Prompt: From the first line to the last, retype the data below exactly.

Given information:
--------

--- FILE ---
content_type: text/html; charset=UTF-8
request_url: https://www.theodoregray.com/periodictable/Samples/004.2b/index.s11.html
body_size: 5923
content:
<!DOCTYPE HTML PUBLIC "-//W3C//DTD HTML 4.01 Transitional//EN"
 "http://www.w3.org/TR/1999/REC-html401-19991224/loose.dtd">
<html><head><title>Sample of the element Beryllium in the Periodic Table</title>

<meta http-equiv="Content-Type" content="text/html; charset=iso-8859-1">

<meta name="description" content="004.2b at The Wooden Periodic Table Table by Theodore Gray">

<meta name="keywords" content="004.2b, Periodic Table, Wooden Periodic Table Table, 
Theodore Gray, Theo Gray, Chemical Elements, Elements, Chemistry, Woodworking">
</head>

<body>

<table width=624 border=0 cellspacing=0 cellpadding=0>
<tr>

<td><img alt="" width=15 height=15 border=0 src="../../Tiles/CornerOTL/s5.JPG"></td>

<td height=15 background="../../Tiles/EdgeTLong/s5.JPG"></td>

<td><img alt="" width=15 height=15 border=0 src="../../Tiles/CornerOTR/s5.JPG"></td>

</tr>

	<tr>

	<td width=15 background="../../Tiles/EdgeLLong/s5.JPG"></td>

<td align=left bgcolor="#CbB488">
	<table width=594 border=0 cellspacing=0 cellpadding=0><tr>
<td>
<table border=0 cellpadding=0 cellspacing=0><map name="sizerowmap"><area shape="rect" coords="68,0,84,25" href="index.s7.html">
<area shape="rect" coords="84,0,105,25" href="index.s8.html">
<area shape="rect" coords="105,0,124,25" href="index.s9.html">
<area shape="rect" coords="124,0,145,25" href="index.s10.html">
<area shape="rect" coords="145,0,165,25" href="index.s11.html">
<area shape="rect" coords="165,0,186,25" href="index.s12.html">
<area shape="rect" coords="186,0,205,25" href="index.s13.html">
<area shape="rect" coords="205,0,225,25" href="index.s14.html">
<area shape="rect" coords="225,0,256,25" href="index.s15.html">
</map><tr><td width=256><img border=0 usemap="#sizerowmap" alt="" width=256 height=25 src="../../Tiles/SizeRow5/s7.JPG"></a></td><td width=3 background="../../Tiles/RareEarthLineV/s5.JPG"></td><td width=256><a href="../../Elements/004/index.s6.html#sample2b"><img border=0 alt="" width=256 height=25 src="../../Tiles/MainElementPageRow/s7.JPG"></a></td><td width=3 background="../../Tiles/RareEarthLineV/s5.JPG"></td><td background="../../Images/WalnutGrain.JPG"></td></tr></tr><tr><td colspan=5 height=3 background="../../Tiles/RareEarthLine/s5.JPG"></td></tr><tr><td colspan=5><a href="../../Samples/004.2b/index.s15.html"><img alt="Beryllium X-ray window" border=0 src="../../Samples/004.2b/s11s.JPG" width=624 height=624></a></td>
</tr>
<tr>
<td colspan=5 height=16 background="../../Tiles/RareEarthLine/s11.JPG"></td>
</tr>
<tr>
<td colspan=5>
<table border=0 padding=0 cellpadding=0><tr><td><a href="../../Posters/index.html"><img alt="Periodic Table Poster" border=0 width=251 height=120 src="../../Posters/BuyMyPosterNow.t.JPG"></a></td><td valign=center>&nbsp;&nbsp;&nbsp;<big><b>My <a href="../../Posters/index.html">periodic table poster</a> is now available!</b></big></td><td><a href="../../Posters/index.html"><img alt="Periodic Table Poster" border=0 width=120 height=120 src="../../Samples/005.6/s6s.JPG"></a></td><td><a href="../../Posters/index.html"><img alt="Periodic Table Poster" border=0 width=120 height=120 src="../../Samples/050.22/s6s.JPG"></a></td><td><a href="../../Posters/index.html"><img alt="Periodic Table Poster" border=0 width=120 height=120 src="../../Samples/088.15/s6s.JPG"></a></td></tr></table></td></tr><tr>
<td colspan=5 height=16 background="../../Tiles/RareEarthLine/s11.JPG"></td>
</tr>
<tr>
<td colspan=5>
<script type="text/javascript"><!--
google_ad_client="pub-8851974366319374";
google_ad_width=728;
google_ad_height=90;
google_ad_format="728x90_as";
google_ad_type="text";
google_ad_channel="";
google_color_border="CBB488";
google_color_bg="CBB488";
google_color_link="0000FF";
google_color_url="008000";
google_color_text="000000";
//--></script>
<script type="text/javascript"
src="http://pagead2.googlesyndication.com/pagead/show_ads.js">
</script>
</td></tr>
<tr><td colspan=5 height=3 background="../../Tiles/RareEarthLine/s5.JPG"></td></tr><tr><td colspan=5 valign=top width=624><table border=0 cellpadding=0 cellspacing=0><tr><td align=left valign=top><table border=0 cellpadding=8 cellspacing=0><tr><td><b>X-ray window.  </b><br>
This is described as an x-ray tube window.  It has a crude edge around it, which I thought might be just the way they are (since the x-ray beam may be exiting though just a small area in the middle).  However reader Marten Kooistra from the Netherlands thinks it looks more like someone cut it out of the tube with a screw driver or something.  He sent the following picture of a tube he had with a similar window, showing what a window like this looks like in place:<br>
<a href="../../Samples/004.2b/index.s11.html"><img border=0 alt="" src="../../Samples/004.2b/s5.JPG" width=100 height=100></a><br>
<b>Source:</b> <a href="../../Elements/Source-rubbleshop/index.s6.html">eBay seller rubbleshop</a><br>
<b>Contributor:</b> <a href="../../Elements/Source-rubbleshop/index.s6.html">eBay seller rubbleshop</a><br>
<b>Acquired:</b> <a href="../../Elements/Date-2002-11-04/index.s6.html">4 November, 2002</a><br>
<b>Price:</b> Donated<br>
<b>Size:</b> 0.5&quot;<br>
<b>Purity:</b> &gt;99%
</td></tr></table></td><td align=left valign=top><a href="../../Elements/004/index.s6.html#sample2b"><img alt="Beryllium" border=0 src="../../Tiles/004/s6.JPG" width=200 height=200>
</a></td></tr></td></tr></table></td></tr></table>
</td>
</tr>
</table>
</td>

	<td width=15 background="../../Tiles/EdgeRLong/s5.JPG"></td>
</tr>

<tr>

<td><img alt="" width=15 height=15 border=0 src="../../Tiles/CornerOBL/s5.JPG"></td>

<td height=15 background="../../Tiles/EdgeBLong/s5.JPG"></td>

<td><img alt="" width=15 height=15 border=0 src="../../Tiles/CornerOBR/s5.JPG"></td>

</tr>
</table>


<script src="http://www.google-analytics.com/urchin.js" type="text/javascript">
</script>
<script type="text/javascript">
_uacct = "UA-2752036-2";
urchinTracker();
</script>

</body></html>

--------

Result:
--- FILE ---
content_type: text/html; charset=UTF-8
request_url: https://www.theodoregray.com/periodictable/Samples/004.2b/index.s11.html
body_size: 5923
content:
<!DOCTYPE HTML PUBLIC "-//W3C//DTD HTML 4.01 Transitional//EN"
 "http://www.w3.org/TR/1999/REC-html401-19991224/loose.dtd">
<html><head><title>Sample of the element Beryllium in the Periodic Table</title>

<meta http-equiv="Content-Type" content="text/html; charset=iso-8859-1">

<meta name="description" content="004.2b at The Wooden Periodic Table Table by Theodore Gray">

<meta name="keywords" content="004.2b, Periodic Table, Wooden Periodic Table Table, 
Theodore Gray, Theo Gray, Chemical Elements, Elements, Chemistry, Woodworking">
</head>

<body>

<table width=624 border=0 cellspacing=0 cellpadding=0>
<tr>

<td><img alt="" width=15 height=15 border=0 src="../../Tiles/CornerOTL/s5.JPG"></td>

<td height=15 background="../../Tiles/EdgeTLong/s5.JPG"></td>

<td><img alt="" width=15 height=15 border=0 src="../../Tiles/CornerOTR/s5.JPG"></td>

</tr>

	<tr>

	<td width=15 background="../../Tiles/EdgeLLong/s5.JPG"></td>

<td align=left bgcolor="#CbB488">
	<table width=594 border=0 cellspacing=0 cellpadding=0><tr>
<td>
<table border=0 cellpadding=0 cellspacing=0><map name="sizerowmap"><area shape="rect" coords="68,0,84,25" href="index.s7.html">
<area shape="rect" coords="84,0,105,25" href="index.s8.html">
<area shape="rect" coords="105,0,124,25" href="index.s9.html">
<area shape="rect" coords="124,0,145,25" href="index.s10.html">
<area shape="rect" coords="145,0,165,25" href="index.s11.html">
<area shape="rect" coords="165,0,186,25" href="index.s12.html">
<area shape="rect" coords="186,0,205,25" href="index.s13.html">
<area shape="rect" coords="205,0,225,25" href="index.s14.html">
<area shape="rect" coords="225,0,256,25" href="index.s15.html">
</map><tr><td width=256><img border=0 usemap="#sizerowmap" alt="" width=256 height=25 src="../../Tiles/SizeRow5/s7.JPG"></a></td><td width=3 background="../../Tiles/RareEarthLineV/s5.JPG"></td><td width=256><a href="../../Elements/004/index.s6.html#sample2b"><img border=0 alt="" width=256 height=25 src="../../Tiles/MainElementPageRow/s7.JPG"></a></td><td width=3 background="../../Tiles/RareEarthLineV/s5.JPG"></td><td background="../../Images/WalnutGrain.JPG"></td></tr></tr><tr><td colspan=5 height=3 background="../../Tiles/RareEarthLine/s5.JPG"></td></tr><tr><td colspan=5><a href="../../Samples/004.2b/index.s15.html"><img alt="Beryllium X-ray window" border=0 src="../../Samples/004.2b/s11s.JPG" width=624 height=624></a></td>
</tr>
<tr>
<td colspan=5 height=16 background="../../Tiles/RareEarthLine/s11.JPG"></td>
</tr>
<tr>
<td colspan=5>
<table border=0 padding=0 cellpadding=0><tr><td><a href="../../Posters/index.html"><img alt="Periodic Table Poster" border=0 width=251 height=120 src="../../Posters/BuyMyPosterNow.t.JPG"></a></td><td valign=center>&nbsp;&nbsp;&nbsp;<big><b>My <a href="../../Posters/index.html">periodic table poster</a> is now available!</b></big></td><td><a href="../../Posters/index.html"><img alt="Periodic Table Poster" border=0 width=120 height=120 src="../../Samples/005.6/s6s.JPG"></a></td><td><a href="../../Posters/index.html"><img alt="Periodic Table Poster" border=0 width=120 height=120 src="../../Samples/050.22/s6s.JPG"></a></td><td><a href="../../Posters/index.html"><img alt="Periodic Table Poster" border=0 width=120 height=120 src="../../Samples/088.15/s6s.JPG"></a></td></tr></table></td></tr><tr>
<td colspan=5 height=16 background="../../Tiles/RareEarthLine/s11.JPG"></td>
</tr>
<tr>
<td colspan=5>
<script type="text/javascript"><!--
google_ad_client="pub-8851974366319374";
google_ad_width=728;
google_ad_height=90;
google_ad_format="728x90_as";
google_ad_type="text";
google_ad_channel="";
google_color_border="CBB488";
google_color_bg="CBB488";
google_color_link="0000FF";
google_color_url="008000";
google_color_text="000000";
//--></script>
<script type="text/javascript"
src="http://pagead2.googlesyndication.com/pagead/show_ads.js">
</script>
</td></tr>
<tr><td colspan=5 height=3 background="../../Tiles/RareEarthLine/s5.JPG"></td></tr><tr><td colspan=5 valign=top width=624><table border=0 cellpadding=0 cellspacing=0><tr><td align=left valign=top><table border=0 cellpadding=8 cellspacing=0><tr><td><b>X-ray window.  </b><br>
This is described as an x-ray tube window.  It has a crude edge around it, which I thought might be just the way they are (since the x-ray beam may be exiting though just a small area in the middle).  However reader Marten Kooistra from the Netherlands thinks it looks more like someone cut it out of the tube with a screw driver or something.  He sent the following picture of a tube he had with a similar window, showing what a window like this looks like in place:<br>
<a href="../../Samples/004.2b/index.s11.html"><img border=0 alt="" src="../../Samples/004.2b/s5.JPG" width=100 height=100></a><br>
<b>Source:</b> <a href="../../Elements/Source-rubbleshop/index.s6.html">eBay seller rubbleshop</a><br>
<b>Contributor:</b> <a href="../../Elements/Source-rubbleshop/index.s6.html">eBay seller rubbleshop</a><br>
<b>Acquired:</b> <a href="../../Elements/Date-2002-11-04/index.s6.html">4 November, 2002</a><br>
<b>Price:</b> Donated<br>
<b>Size:</b> 0.5&quot;<br>
<b>Purity:</b> &gt;99%
</td></tr></table></td><td align=left valign=top><a href="../../Elements/004/index.s6.html#sample2b"><img alt="Beryllium" border=0 src="../../Tiles/004/s6.JPG" width=200 height=200>
</a></td></tr></td></tr></table></td></tr></table>
</td>
</tr>
</table>
</td>

	<td width=15 background="../../Tiles/EdgeRLong/s5.JPG"></td>
</tr>

<tr>

<td><img alt="" width=15 height=15 border=0 src="../../Tiles/CornerOBL/s5.JPG"></td>

<td height=15 background="../../Tiles/EdgeBLong/s5.JPG"></td>

<td><img alt="" width=15 height=15 border=0 src="../../Tiles/CornerOBR/s5.JPG"></td>

</tr>
</table>


<script src="http://www.google-analytics.com/urchin.js" type="text/javascript">
</script>
<script type="text/javascript">
_uacct = "UA-2752036-2";
urchinTracker();
</script>

</body></html>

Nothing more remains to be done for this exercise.